---- DATA FOR THIS EXERCISE

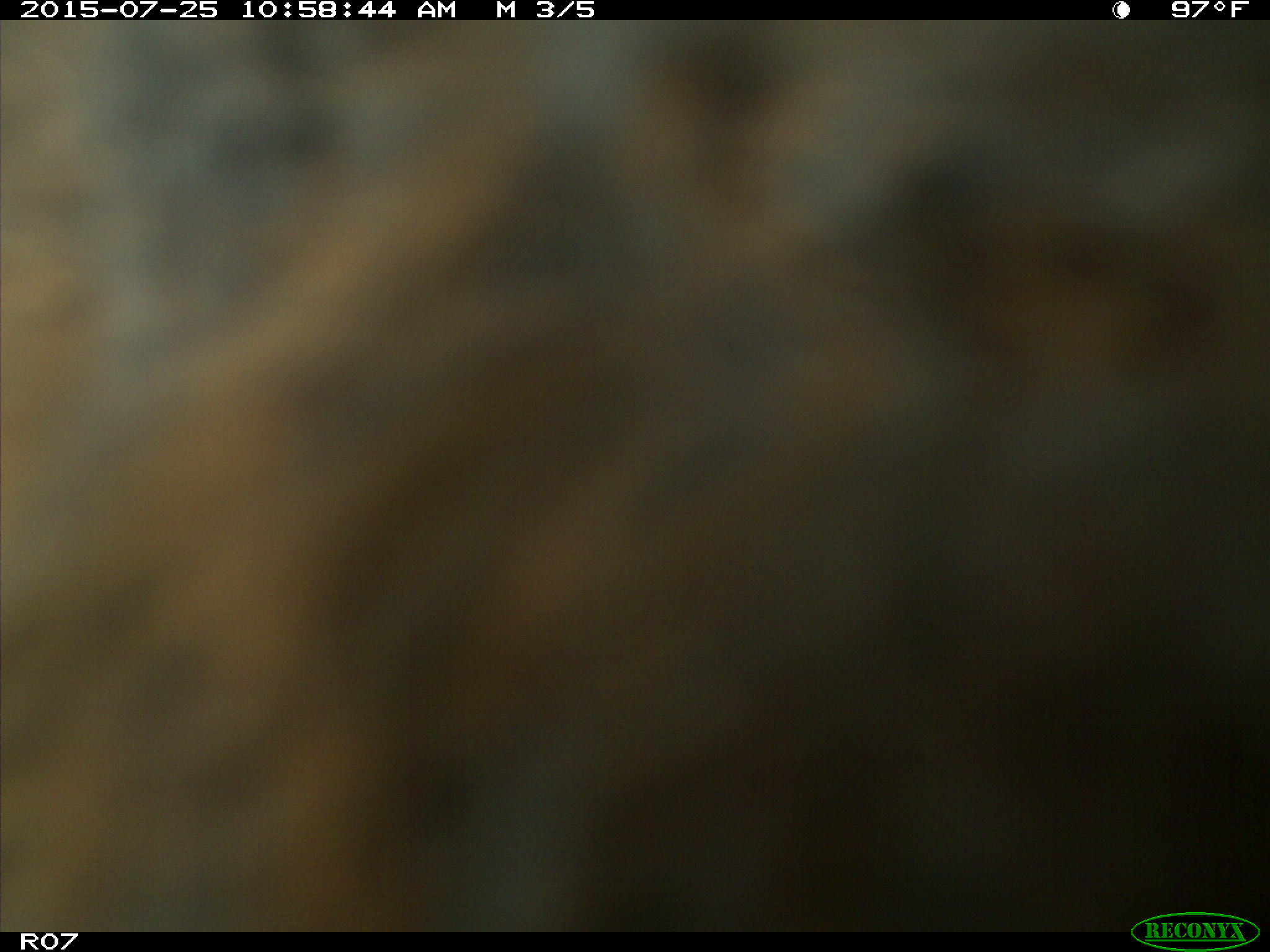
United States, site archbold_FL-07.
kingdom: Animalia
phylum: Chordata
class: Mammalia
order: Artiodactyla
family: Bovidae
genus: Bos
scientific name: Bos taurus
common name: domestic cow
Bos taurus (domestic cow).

--------
---- DATA FOR THIS EXERCISE

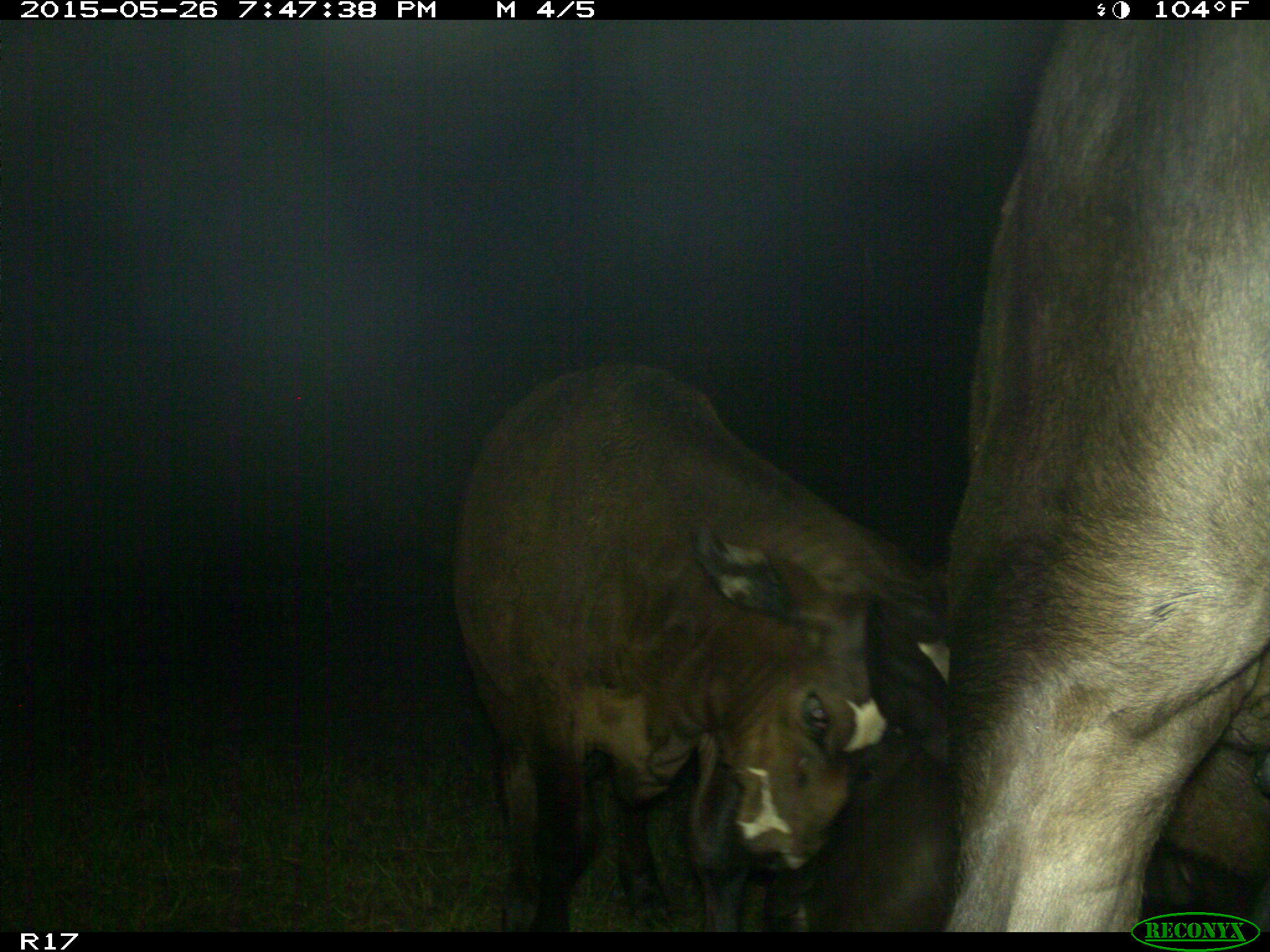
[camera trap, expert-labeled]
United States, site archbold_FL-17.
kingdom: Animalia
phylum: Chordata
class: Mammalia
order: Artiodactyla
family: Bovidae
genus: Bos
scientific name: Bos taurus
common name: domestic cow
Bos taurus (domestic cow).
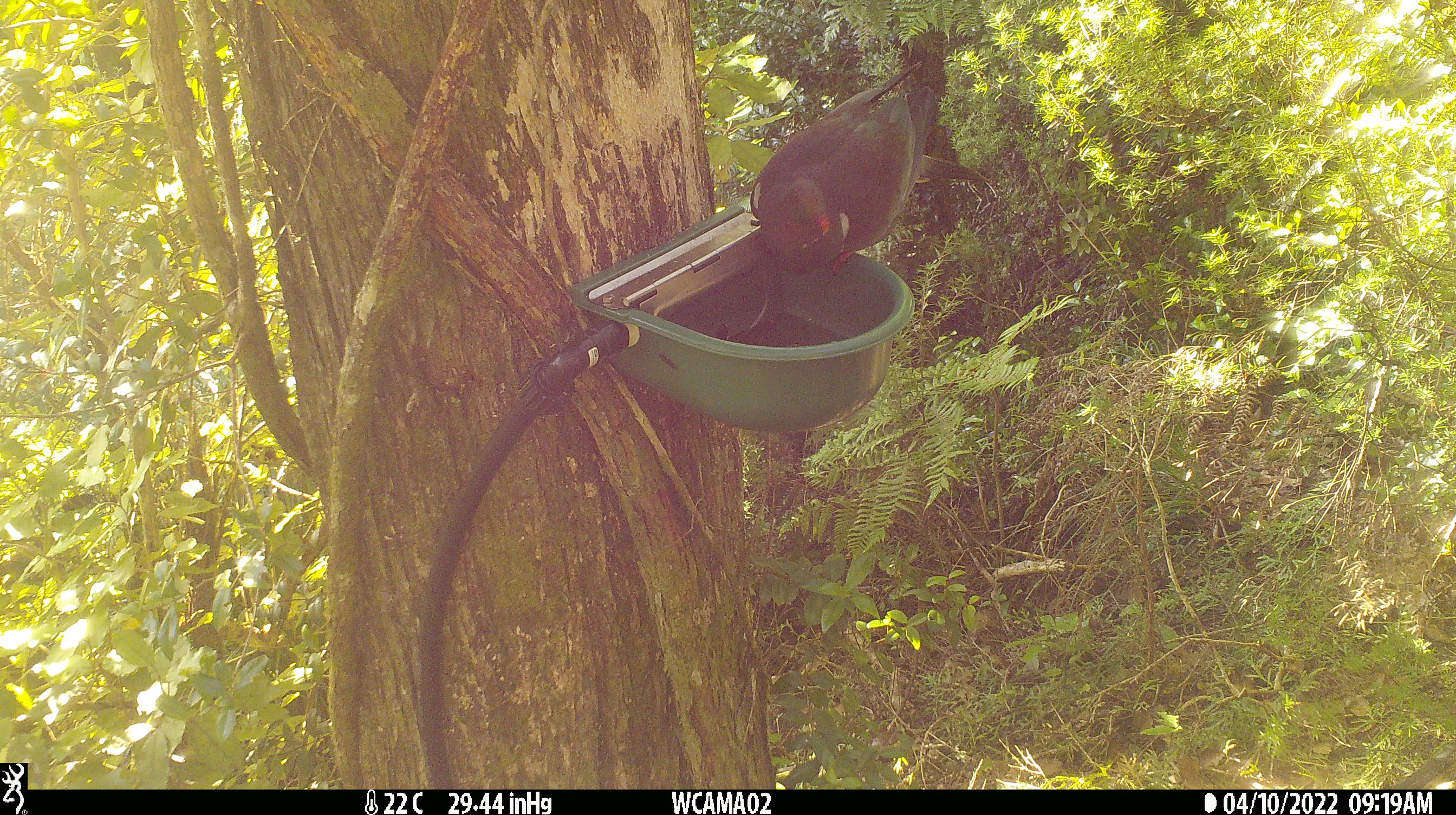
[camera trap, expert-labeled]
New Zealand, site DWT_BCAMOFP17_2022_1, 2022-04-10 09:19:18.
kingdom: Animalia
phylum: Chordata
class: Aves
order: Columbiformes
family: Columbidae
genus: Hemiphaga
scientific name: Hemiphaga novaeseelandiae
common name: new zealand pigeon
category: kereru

--------
---- DATA FOR THIS EXERCISE

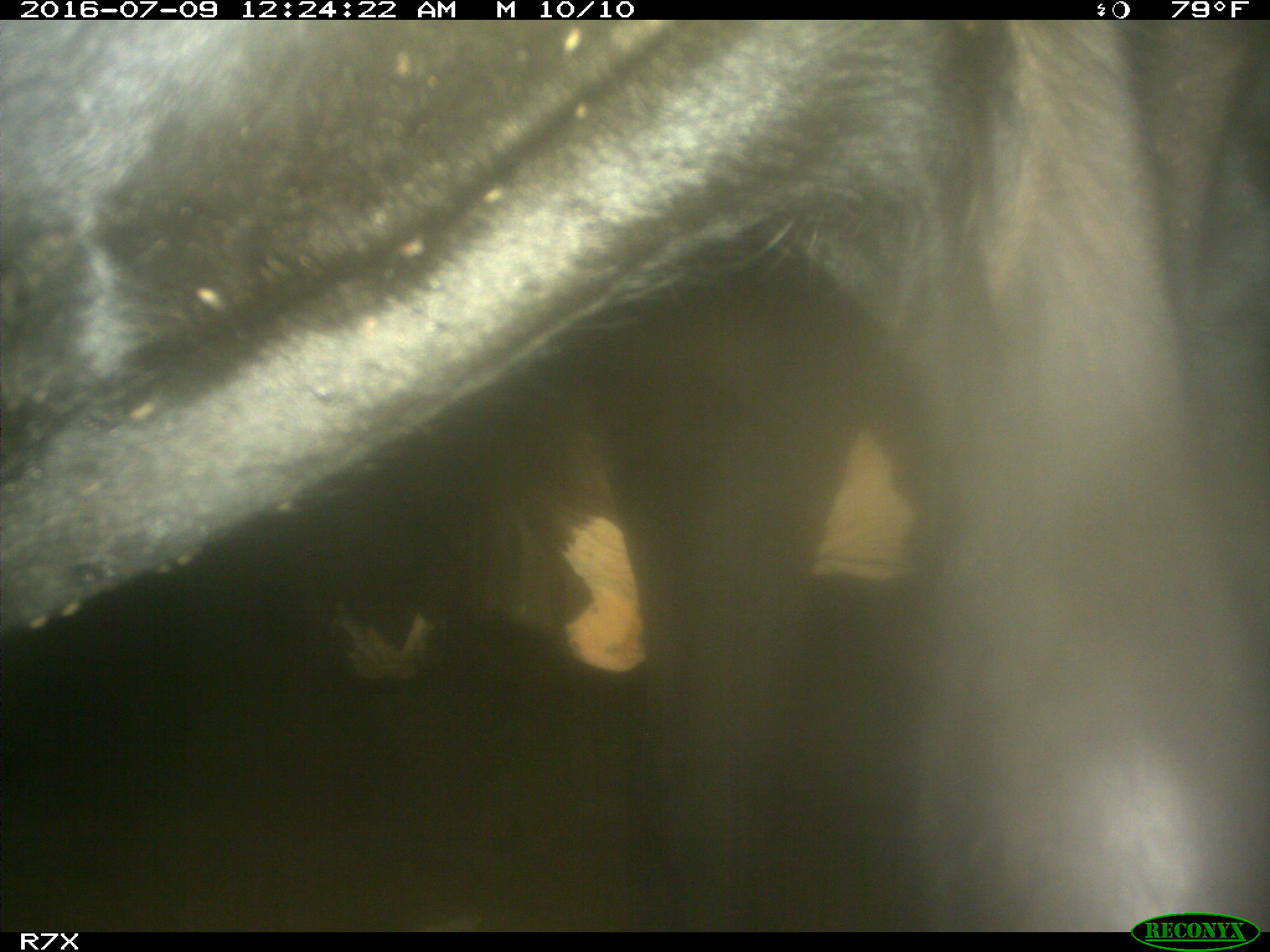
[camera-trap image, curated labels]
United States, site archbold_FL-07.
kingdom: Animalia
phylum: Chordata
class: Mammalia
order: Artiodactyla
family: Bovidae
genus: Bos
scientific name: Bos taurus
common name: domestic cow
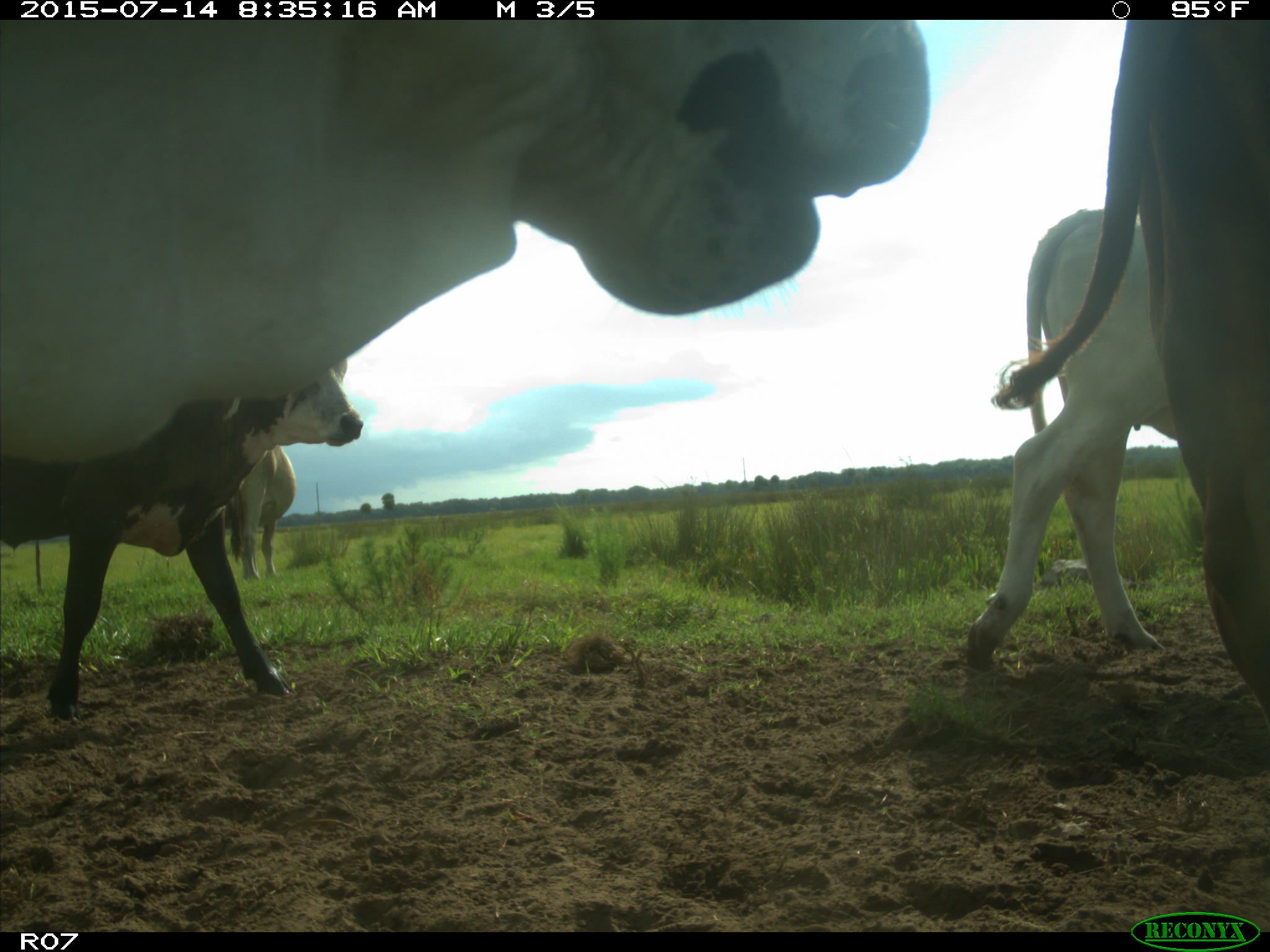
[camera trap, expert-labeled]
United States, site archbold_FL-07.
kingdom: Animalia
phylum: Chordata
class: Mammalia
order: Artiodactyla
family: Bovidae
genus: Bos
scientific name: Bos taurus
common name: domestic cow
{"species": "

--------

WORK ITEM. The response should hold exactly the lines starting at the line with "New Zealand, site" and ending at the line with "category: kereru", and no other line of the material above.

RESPONSE FOR THIS EXERCISE.
New Zealand, site DWT_BCAMOFP17_2022_1, 2022-04-10 09:19:18.
kingdom: Animalia
phylum: Chordata
class: Aves
order: Columbiformes
family: Columbidae
genus: Hemiphaga
scientific name: Hemiphaga novaeseelandiae
common name: new zealand pigeon
category: kereru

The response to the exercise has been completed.